Lack of adequate enforcement

Despite strong regulations on identifying, assessing and mitigating environment and human rights impacts, governments and businesses have ignored their obligations to carry out EIAs.

In a 2021 report, HRW documented that the Lower Sesan 2 dam - a Chinese-financed hydroelectric dam in northeastern Cambodia - flooded large areas upstream of the confluence of the Sesan and Srepok Rivers. The dam, completed in 2018, undermined the lives and livelihoods of thousands of Indigenous and ethnic minority people. The governments and companies involved in the project were aware of the harm that would likely result from the dam before it even began. A 2008 EIA commissioned by one of the project partners, EVN, pointed to the main problems: large numbers of people displaced to areas with inferior farmland; serious and permanent effects on their fishing and farming incomes; major negative effects on the livelihoods of other fishing communities upstream and downstream; and losses to other areas toward the Vietnam border and downstream toward the Mekong River, with an estimated 300,000 people "indirectly impacted." The Cambodian government, however, after undertaking only perfunctory consultations with local communities facing eviction and deprivation of their livelihoods and culture, approved the project in 2012.

Despite a legal framework establishing the duty to carry out EIAs, Cambodia systematically failed to conduct EIAs or do them in a timely and meaningful or participatory manner in most large-scale projects. The Ministry of Environment reported in 2012 that between 2004 and 2011, only 110 out of nearly 2,000 development projects had conducted an EIA. When carried out, EIAs in Cambodia were often conducted too late in the development process of projects to mitigate risks during the planning stage and prevent incorrect estimations of adverse social and environmental impacts.

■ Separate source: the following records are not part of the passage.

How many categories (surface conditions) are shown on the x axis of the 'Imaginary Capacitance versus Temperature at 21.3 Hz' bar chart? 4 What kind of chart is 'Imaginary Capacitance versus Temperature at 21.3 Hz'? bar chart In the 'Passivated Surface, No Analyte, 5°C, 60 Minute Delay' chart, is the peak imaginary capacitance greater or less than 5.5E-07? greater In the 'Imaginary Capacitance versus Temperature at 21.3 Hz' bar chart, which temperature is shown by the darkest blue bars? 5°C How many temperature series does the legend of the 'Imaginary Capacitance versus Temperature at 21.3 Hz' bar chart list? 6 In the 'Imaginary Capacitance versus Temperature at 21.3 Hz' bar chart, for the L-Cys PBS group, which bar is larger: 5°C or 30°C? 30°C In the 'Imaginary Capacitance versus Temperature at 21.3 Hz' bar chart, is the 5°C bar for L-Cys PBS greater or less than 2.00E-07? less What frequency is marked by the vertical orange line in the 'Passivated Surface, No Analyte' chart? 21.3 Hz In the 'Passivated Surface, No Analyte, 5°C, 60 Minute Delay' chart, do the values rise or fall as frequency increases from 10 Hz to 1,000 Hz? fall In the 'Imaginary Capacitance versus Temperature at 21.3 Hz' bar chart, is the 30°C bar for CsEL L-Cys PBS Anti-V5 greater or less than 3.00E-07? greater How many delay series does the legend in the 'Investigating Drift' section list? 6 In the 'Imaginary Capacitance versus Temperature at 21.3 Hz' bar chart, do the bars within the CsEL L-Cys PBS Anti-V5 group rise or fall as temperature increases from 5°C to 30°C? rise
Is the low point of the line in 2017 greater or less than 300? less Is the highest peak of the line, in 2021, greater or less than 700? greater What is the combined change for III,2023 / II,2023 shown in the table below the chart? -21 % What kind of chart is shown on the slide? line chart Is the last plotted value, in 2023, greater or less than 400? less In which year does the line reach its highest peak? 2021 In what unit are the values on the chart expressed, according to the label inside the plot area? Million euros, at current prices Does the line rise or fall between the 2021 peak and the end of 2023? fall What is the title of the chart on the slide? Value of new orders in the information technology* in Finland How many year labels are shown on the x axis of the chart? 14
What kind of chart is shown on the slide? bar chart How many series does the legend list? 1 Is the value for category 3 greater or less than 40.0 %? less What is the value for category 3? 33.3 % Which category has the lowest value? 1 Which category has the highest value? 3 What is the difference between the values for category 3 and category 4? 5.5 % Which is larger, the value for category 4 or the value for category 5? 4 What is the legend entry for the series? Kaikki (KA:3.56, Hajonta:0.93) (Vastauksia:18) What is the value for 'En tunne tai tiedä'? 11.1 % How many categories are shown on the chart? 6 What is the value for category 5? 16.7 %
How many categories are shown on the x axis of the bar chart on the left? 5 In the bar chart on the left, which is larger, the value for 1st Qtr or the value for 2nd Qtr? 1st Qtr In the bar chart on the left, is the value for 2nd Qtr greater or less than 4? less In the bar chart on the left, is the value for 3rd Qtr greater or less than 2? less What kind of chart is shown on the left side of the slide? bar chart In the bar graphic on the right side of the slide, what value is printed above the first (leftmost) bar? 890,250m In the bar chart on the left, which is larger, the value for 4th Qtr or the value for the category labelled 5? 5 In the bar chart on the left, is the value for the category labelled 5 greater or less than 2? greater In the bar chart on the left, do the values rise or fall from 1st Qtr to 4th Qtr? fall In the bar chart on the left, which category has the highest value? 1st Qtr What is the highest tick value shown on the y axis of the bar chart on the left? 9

In this regard, HRW recommended the government to fully enforce existing laws and decrees, including relevant provisions in Cambodian law that require development and investment projects to undergo the scrutiny of EIAs.

Recommendation:

  • Government agencies need to be equipped with adequate resources and authority to monitor compliance with all environmental regulations, including EIAs, and put into place and enforce sanctions for non-compliance, such as suspending projects that fail to meet EIA requirements.